*** GIVEN RECORDS Section Begins ***

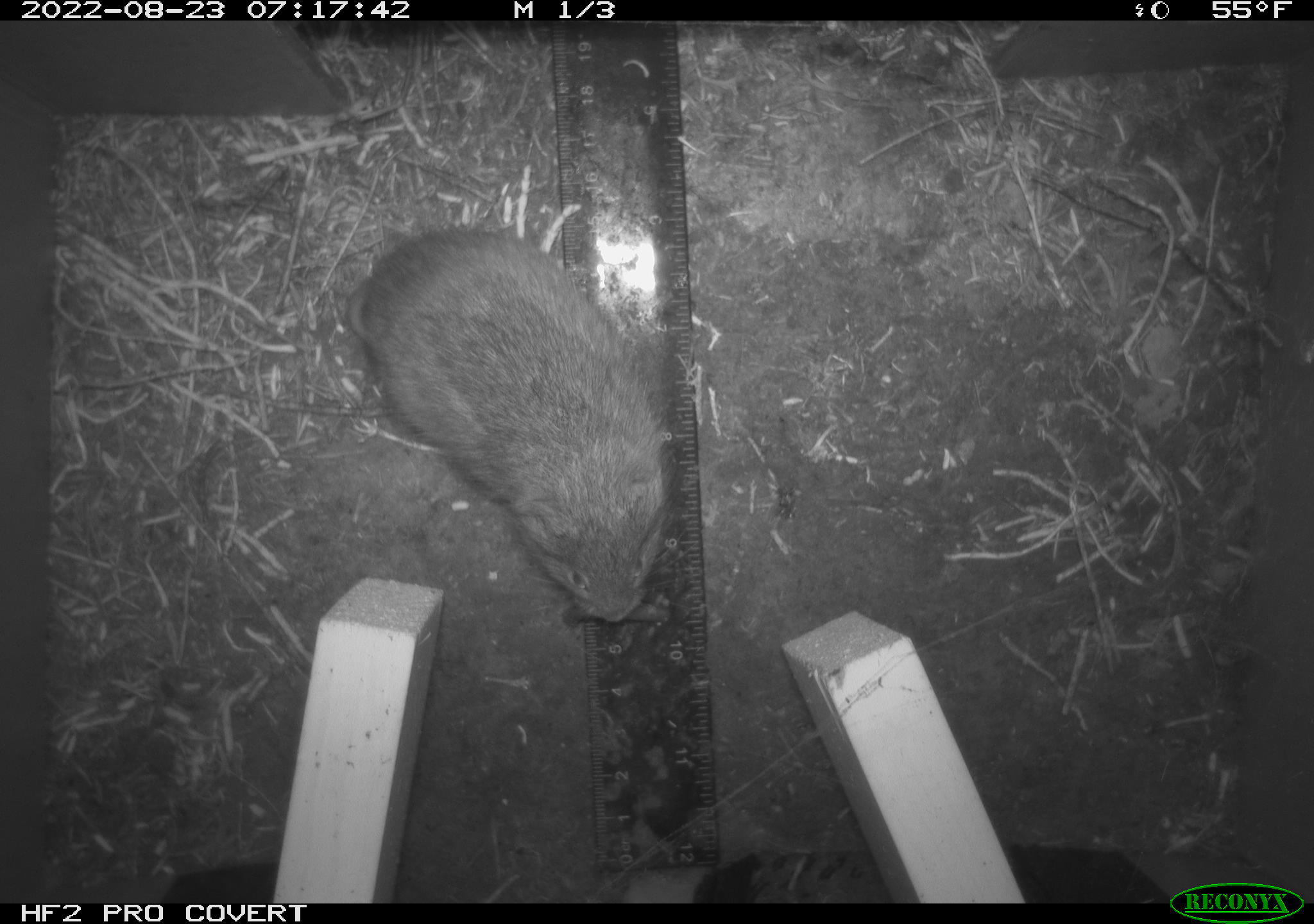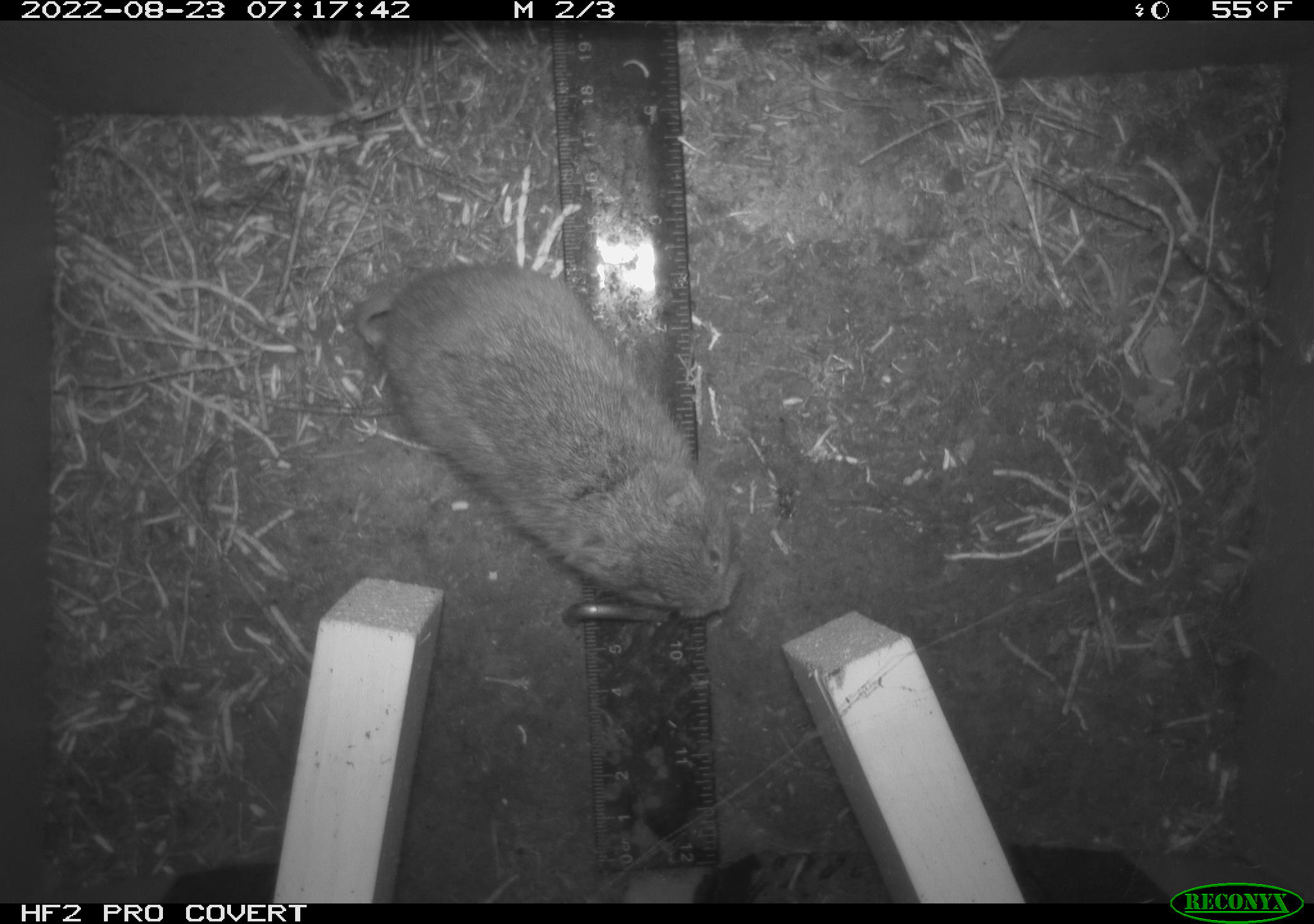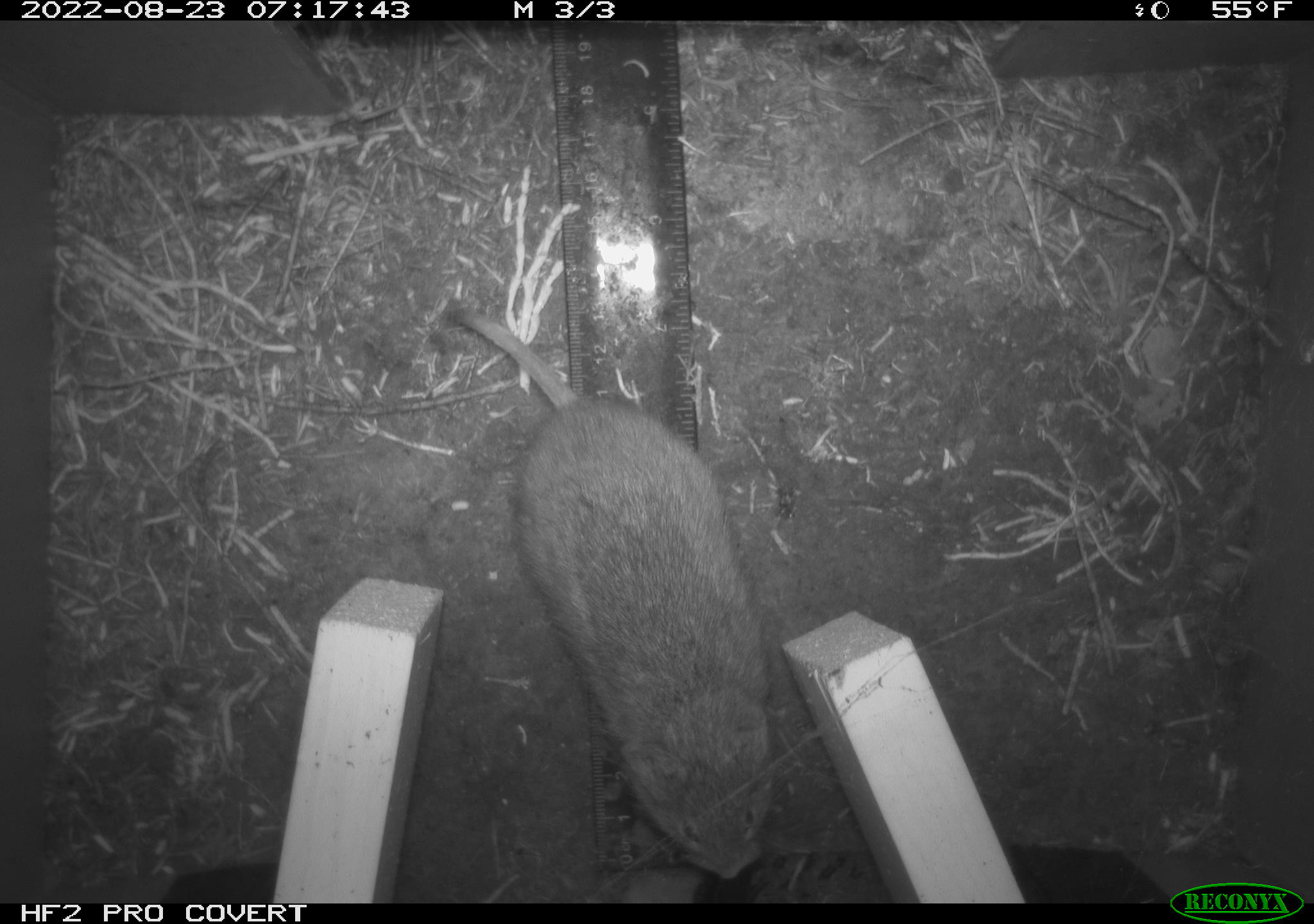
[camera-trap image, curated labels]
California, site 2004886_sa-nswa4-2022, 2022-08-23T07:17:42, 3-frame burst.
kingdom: Animalia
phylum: Chordata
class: Mammalia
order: Rodentia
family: Cricetidae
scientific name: Cricetidae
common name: hamsters, voles, lemmings, and allies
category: cricetidae family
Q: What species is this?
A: Cricetidae family (hamsters, voles, lemmings, and allies) (Cricetidae).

*** GIVEN RECORDS Section Ends ***

Retype exactly, please, each line from the line that contains "2022-08-23T07:17:42, 3-frame burst." through the last line of the entries above, with nothing added.

» **OUTPUT BELOW**
California, site 2004886_sa-nswa4-2022, 2022-08-23T07:17:42, 3-frame burst.
kingdom: Animalia
phylum: Chordata
class: Mammalia
order: Rodentia
family: Cricetidae
scientific name: Cricetidae
common name: hamsters, voles, lemmings, and allies
category: cricetidae family
Q: What species is this?
A: Cricetidae family (hamsters, voles, lemmings, and allies) (Cricetidae).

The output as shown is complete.